# [Brief]
Below you will find a set of lines. Repeat them all exactly.

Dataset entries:
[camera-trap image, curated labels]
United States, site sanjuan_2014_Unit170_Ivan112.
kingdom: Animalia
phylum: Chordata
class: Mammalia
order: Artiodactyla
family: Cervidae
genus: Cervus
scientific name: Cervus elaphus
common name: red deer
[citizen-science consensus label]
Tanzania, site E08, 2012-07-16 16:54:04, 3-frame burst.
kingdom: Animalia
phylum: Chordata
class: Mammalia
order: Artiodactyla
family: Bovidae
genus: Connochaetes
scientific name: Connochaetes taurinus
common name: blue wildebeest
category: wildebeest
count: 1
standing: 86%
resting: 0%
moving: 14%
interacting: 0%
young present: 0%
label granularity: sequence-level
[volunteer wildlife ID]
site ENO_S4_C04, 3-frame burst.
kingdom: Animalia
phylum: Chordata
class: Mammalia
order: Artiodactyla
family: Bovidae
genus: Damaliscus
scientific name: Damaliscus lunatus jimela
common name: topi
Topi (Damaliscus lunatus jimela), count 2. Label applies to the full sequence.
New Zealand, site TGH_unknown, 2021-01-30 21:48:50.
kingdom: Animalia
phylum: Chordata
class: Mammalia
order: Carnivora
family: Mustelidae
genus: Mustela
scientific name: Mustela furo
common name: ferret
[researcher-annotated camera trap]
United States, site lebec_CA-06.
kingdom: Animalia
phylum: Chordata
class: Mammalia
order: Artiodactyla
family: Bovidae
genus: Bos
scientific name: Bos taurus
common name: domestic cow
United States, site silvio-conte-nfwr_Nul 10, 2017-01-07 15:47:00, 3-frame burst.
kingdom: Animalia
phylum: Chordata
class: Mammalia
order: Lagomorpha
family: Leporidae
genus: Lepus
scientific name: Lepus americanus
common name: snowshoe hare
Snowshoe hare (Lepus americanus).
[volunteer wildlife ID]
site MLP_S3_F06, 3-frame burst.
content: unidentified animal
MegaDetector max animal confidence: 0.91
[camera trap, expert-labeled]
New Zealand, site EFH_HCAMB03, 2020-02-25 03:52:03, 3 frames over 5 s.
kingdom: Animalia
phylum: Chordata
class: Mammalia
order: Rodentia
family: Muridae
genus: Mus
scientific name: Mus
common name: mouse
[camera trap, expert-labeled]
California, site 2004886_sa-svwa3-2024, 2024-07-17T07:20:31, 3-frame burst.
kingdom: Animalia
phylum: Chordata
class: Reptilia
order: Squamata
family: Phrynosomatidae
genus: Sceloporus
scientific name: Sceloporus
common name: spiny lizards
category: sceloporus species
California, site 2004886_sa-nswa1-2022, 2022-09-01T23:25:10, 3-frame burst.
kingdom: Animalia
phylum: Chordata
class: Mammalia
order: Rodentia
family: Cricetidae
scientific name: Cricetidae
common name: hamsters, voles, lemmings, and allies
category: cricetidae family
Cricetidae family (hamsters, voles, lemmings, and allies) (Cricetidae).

# [Result below]
[camera-trap image, curated labels]
United States, site sanjuan_2014_Unit170_Ivan112.
kingdom: Animalia
phylum: Chordata
class: Mammalia
order: Artiodactyla
family: Cervidae
genus: Cervus
scientific name: Cervus elaphus
common name: red deer
[citizen-science consensus label]
Tanzania, site E08, 2012-07-16 16:54:04, 3-frame burst.
kingdom: Animalia
phylum: Chordata
class: Mammalia
order: Artiodactyla
family: Bovidae
genus: Connochaetes
scientific name: Connochaetes taurinus
common name: blue wildebeest
category: wildebeest
count: 1
standing: 86%
resting: 0%
moving: 14%
interacting: 0%
young present: 0%
label granularity: sequence-level
[volunteer wildlife ID]
site ENO_S4_C04, 3-frame burst.
kingdom: Animalia
phylum: Chordata
class: Mammalia
order: Artiodactyla
family: Bovidae
genus: Damaliscus
scientific name: Damaliscus lunatus jimela
common name: topi
Topi (Damaliscus lunatus jimela), count 2. Label applies to the full sequence.
New Zealand, site TGH_unknown, 2021-01-30 21:48:50.
kingdom: Animalia
phylum: Chordata
class: Mammalia
order: Carnivora
family: Mustelidae
genus: Mustela
scientific name: Mustela furo
common name: ferret
[researcher-annotated camera trap]
United States, site lebec_CA-06.
kingdom: Animalia
phylum: Chordata
class: Mammalia
order: Artiodactyla
family: Bovidae
genus: Bos
scientific name: Bos taurus
common name: domestic cow
United States, site silvio-conte-nfwr_Nul 10, 2017-01-07 15:47:00, 3-frame burst.
kingdom: Animalia
phylum: Chordata
class: Mammalia
order: Lagomorpha
family: Leporidae
genus: Lepus
scientific name: Lepus americanus
common name: snowshoe hare
Snowshoe hare (Lepus americanus).
[volunteer wildlife ID]
site MLP_S3_F06, 3-frame burst.
content: unidentified animal
MegaDetector max animal confidence: 0.91
[camera trap, expert-labeled]
New Zealand, site EFH_HCAMB03, 2020-02-25 03:52:03, 3 frames over 5 s.
kingdom: Animalia
phylum: Chordata
class: Mammalia
order: Rodentia
family: Muridae
genus: Mus
scientific name: Mus
common name: mouse
[camera trap, expert-labeled]
California, site 2004886_sa-svwa3-2024, 2024-07-17T07:20:31, 3-frame burst.
kingdom: Animalia
phylum: Chordata
class: Reptilia
order: Squamata
family: Phrynosomatidae
genus: Sceloporus
scientific name: Sceloporus
common name: spiny lizards
category: sceloporus species
California, site 2004886_sa-nswa1-2022, 2022-09-01T23:25:10, 3-frame burst.
kingdom: Animalia
phylum: Chordata
class: Mammalia
order: Rodentia
family: Cricetidae
scientific name: Cricetidae
common name: hamsters, voles, lemmings, and allies
category: cricetidae family
Cricetidae family (hamsters, voles, lemmings, and allies) (Cricetidae).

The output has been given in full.